### [Given instruction]
Reproduce the part of the material that opens with the line containing "How much spatial" and closes with the line containing "2.24 meters", changing "knit hat" to "woolen hat" and leaving everything else the same.
┄┄┄┄┄┄┄┄┄┄┄┄┄┄┄┄┄┄┄┄
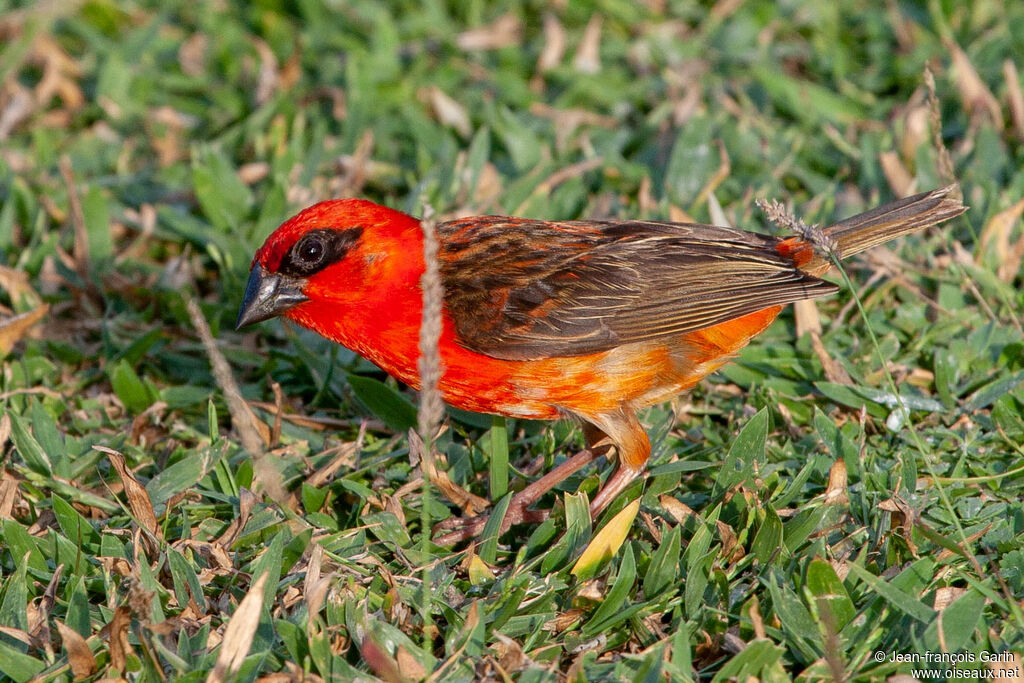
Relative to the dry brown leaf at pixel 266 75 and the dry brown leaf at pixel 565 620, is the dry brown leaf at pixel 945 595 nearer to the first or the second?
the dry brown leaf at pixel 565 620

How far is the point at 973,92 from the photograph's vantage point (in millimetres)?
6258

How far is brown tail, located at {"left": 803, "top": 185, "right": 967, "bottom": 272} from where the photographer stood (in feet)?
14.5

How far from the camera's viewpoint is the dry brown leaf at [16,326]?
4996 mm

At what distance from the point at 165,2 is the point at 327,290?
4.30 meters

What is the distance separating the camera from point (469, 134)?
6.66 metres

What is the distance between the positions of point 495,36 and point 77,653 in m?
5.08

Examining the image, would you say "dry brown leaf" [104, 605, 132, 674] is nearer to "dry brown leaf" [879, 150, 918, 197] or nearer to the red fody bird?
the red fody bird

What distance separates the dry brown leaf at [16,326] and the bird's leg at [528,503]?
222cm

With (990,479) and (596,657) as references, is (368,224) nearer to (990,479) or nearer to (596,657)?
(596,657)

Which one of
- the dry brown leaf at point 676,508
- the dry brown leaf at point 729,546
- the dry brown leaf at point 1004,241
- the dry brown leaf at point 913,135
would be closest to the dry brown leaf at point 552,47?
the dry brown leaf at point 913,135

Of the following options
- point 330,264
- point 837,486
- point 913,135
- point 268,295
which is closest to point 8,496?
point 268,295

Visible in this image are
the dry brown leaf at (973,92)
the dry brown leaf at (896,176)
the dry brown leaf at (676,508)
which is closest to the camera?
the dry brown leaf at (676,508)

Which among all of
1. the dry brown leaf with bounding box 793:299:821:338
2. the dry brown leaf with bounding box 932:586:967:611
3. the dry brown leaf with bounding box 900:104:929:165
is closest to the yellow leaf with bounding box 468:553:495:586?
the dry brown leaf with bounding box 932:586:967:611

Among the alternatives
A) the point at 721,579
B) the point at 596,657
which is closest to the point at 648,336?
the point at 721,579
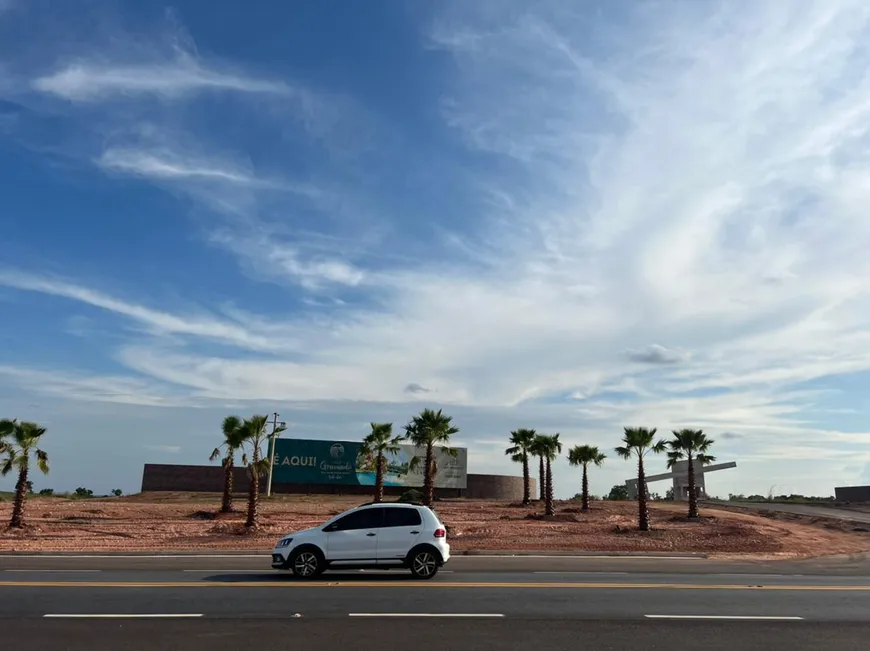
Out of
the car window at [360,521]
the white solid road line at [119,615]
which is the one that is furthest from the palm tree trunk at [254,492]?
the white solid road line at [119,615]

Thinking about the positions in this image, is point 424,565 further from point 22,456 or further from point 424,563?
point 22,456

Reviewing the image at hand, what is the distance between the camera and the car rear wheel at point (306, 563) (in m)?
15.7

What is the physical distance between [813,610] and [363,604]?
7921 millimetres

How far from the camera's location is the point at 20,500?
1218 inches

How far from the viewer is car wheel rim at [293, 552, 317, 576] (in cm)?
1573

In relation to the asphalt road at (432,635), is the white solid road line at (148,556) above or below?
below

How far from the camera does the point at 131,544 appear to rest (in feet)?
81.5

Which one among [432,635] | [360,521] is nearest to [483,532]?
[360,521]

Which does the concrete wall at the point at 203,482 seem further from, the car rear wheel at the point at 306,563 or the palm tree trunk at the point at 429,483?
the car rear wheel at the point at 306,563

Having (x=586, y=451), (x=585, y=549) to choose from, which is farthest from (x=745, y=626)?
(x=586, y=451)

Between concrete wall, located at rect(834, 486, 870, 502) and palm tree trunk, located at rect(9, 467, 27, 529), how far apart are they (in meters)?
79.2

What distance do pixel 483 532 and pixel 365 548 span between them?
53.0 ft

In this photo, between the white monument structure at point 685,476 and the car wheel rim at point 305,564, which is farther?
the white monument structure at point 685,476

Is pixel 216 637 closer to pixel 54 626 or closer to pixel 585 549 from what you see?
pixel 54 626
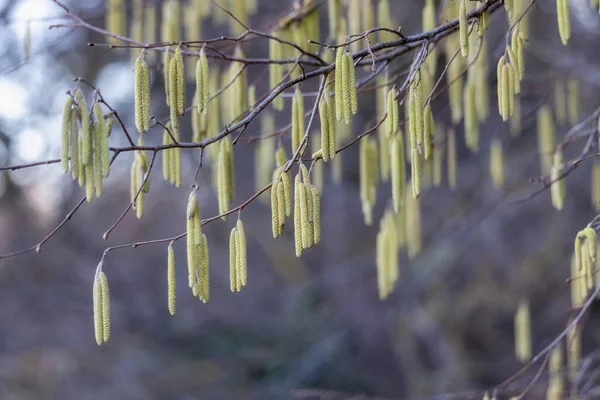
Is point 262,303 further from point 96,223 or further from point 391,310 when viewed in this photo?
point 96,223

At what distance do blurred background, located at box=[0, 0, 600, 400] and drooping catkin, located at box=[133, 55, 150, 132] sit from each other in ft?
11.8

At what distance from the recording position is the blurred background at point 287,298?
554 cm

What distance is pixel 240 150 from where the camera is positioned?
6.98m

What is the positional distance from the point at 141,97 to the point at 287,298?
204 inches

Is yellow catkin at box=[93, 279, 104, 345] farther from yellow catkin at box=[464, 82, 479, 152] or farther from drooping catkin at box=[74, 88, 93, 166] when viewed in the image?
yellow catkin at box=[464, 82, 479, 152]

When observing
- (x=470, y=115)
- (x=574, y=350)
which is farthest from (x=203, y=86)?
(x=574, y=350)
┄┄┄┄┄┄┄┄┄┄┄┄┄┄┄┄┄┄┄┄
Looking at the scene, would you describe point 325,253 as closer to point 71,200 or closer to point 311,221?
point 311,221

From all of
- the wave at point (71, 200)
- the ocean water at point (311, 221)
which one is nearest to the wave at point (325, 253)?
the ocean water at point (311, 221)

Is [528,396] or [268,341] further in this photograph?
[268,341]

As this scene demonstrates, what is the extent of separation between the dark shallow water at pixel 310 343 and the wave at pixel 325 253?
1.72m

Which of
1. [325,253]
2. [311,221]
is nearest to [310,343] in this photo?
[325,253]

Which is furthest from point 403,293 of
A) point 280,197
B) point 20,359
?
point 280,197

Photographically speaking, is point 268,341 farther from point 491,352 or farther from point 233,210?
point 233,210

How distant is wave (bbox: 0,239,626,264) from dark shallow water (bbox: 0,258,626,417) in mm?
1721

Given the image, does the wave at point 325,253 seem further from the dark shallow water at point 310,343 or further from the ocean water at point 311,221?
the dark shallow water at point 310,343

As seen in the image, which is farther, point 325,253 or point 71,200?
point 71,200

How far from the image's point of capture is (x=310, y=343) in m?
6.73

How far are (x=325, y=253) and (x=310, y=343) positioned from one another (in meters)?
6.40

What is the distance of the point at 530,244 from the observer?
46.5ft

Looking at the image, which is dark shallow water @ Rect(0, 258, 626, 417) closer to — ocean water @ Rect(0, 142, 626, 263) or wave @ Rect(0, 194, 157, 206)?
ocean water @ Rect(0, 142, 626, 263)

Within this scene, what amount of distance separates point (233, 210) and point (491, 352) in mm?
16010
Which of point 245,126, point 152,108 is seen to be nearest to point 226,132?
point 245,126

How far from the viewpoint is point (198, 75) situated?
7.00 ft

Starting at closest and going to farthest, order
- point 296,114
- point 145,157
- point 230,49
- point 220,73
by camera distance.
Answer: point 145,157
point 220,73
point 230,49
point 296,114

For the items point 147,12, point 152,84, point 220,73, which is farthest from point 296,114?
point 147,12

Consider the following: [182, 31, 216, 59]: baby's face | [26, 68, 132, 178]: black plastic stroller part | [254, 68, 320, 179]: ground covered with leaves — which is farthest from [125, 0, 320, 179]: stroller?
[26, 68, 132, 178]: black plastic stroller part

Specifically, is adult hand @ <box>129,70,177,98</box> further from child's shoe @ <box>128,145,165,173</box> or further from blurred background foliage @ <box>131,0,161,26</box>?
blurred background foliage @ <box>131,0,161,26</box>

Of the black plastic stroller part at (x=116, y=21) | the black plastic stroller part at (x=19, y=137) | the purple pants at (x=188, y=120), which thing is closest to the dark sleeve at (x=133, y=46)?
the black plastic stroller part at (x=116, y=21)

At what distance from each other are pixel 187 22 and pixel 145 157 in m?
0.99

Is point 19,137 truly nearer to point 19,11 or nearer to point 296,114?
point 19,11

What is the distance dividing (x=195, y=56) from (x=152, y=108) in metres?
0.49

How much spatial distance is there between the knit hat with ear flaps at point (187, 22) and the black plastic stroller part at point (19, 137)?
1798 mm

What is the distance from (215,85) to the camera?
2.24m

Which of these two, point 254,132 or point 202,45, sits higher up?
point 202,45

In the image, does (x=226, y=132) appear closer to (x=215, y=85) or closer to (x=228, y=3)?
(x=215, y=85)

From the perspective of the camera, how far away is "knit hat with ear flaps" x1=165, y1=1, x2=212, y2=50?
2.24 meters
┄┄┄┄┄┄┄┄┄┄┄┄┄┄┄┄┄┄┄┄
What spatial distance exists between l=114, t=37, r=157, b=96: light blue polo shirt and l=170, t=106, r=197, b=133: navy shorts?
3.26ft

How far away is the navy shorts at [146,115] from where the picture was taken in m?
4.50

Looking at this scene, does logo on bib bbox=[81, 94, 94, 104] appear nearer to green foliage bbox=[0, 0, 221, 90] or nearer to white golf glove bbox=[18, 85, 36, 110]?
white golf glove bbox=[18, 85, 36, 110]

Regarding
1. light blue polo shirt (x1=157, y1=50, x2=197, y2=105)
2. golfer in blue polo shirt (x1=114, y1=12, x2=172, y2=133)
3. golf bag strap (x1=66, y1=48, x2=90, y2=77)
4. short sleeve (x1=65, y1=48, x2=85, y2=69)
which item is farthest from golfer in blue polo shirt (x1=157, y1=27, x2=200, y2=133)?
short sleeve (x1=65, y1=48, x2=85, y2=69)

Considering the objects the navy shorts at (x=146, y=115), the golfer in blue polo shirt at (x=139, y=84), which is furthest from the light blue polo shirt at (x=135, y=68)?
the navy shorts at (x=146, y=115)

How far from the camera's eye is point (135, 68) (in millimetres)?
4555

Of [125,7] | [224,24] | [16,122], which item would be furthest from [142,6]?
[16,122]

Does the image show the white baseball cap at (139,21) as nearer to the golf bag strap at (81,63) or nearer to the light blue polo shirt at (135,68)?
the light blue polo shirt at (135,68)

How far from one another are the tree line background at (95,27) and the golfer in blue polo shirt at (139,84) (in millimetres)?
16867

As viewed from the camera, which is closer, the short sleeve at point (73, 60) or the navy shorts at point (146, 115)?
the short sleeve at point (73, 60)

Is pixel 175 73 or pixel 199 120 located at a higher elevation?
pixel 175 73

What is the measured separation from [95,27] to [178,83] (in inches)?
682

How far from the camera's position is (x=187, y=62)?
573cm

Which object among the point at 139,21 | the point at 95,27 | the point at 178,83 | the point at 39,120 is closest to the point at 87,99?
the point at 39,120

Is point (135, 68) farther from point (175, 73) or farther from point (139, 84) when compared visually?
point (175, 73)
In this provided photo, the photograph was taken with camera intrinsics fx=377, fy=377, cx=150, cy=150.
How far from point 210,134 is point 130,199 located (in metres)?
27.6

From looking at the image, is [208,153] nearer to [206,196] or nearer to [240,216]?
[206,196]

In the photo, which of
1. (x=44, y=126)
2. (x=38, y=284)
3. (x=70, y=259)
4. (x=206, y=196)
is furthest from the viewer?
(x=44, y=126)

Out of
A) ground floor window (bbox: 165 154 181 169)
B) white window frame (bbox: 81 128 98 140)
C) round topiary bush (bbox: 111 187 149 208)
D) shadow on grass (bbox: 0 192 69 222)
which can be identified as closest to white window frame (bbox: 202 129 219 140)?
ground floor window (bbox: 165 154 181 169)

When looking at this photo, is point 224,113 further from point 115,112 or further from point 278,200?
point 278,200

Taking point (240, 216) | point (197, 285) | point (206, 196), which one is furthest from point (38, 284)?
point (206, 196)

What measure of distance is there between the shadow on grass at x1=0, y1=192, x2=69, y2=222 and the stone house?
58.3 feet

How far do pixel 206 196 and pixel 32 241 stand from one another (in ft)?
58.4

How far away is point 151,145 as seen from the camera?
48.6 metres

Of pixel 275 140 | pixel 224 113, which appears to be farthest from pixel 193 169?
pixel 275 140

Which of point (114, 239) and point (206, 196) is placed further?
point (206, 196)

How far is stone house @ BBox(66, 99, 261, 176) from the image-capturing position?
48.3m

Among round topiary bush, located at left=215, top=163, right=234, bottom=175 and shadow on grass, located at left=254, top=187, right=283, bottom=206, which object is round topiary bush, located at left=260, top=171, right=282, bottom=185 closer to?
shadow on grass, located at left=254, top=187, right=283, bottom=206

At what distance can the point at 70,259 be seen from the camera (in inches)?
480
┄┄┄┄┄┄┄┄┄┄┄┄┄┄┄┄┄┄┄┄
### [Solution to this problem]
How much spatial distance is there between the woolen hat with ear flaps at point (187, 22) and the black plastic stroller part at point (19, 137)?
1798 mm

What is the distance from (215,85) to the camera?
2.24m

Which of these two, point 254,132 or point 202,45, sits higher up?
point 202,45

In the image, does (x=226, y=132) appear closer to (x=215, y=85) or closer to (x=228, y=3)?
(x=215, y=85)

From the perspective of the camera, how far away is "woolen hat with ear flaps" x1=165, y1=1, x2=212, y2=50?
2.24 meters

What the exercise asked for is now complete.